Complete the following:
• A. Decide whether each statement below agrees with the forum excerpt about wartime comedies. Answer yes or no for each, quoting the deciding words: (i) Heil Honey I'm Home! was cancelled after one episode; (ii) 'Allo 'Allo ran for six seasons; (iii) Which Way To The Front? did well at home but poorly in France.
• B. Write a continuation of the forum excerpt about wartime comedies, picking up after its final sentence.

Source text:
Start

Quote from: dontpaintyourteeth on January 09, 2024, 10:34:05 AMI'm sorry but there's no way it could ever possibly have been considered a good idea. How did it ever, as Americans say, get off the ground? It's like Norman Wisdom making a film about Srebenica

https://en.wikipedia.org/wiki/Heil_Honey_I%27m_Home!

QuoteHeil Honey I'm Home! is a British sitcom, written by Geoff Atkinson and produced in 1990, which was cancelled after one episode. It centres on Adolf Hitler and Eva Braun, who live next door to a Jewish couple, Arny and Rosa Goldenstein


I guess to a lesser degree 'Allo 'Allo seems like an awfully bad taste concept but somehow was massively popular for 9 seasons.

sevendaughters

Jerry Lewis was one of the few comedians who was imputed with a real sense of something 'more' when Cahiers du Cinema and auteur theory was finally getting disseminated beyond France and academia. Where many audiences saw just a clown, they saw a clown that held up a mirror to life. I daresay some of that garlanding rubbed off on him and gave him ideas beyond Who's Minding the Store? Also his prior film had a war theme - Which Way To The Front? - which bombed at home but did very well in France.

End

[Spatial question listing]

Start

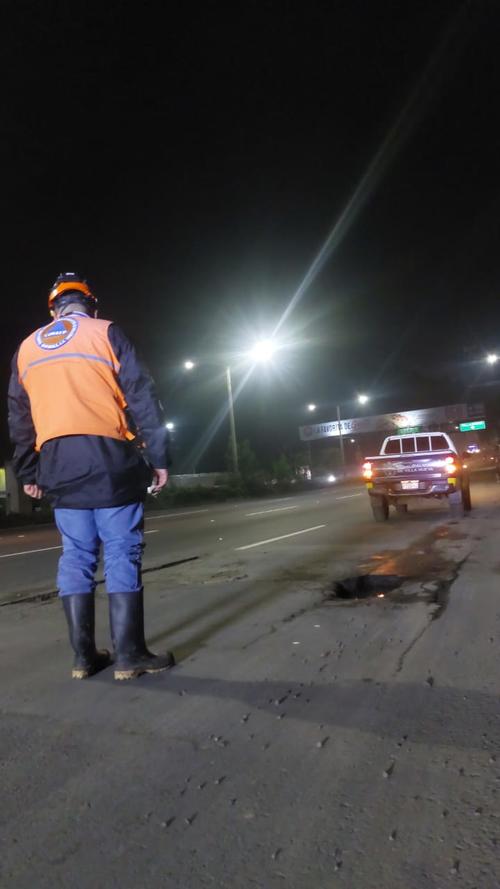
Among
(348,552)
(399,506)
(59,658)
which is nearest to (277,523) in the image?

End

Expected answers:
• A.
(i) Yes: "which was cancelled after one episode"
(ii) No: "massively popular for 9 seasons"
(iii) No: "which bombed at home but did very well in France"

• B.
lauraxsynthesis

Don't know about Wisdom, but the Crazy Gang end up in a concentration camp in Gasbags. 1941 :(

20 minutes in that sequence starts. There's a bit when Bud (who is Jewish, fact fans) tells off an old fella in the camp for being a kapo.


Bernice

Quote from: dontpaintyourteeth on January 09, 2024, 10:34:05 AMI'm sorry but there's no way it could ever possibly have been considered a good idea. How did it ever, as Americans say, get off the ground? It's like Norman Wisdom making a film about Srebenica

In the early 70's, how aware was a non-Jewish American audience aware of the holocaust? Beyond being vaguely aware that it had happened, I mean. Pre-Sophie's Choice, pre-Shoah, pre-Schindler's list. Nazis were the enemy in corny war films and schlocky exploitation where they're generally portrayed as the avatar of some vague geopolitical malignancy rather than the perpetrators of a specific evil. I can see how The Day the Clown Cried may have seemed a worthy project at some point in that climate. 25 years later fucking Life is Beautiful was an oscar-winning, global box office smash and nothing I've read about Clown makes it sound more offensive than that maudlin, self-aggrandizing pile of shit.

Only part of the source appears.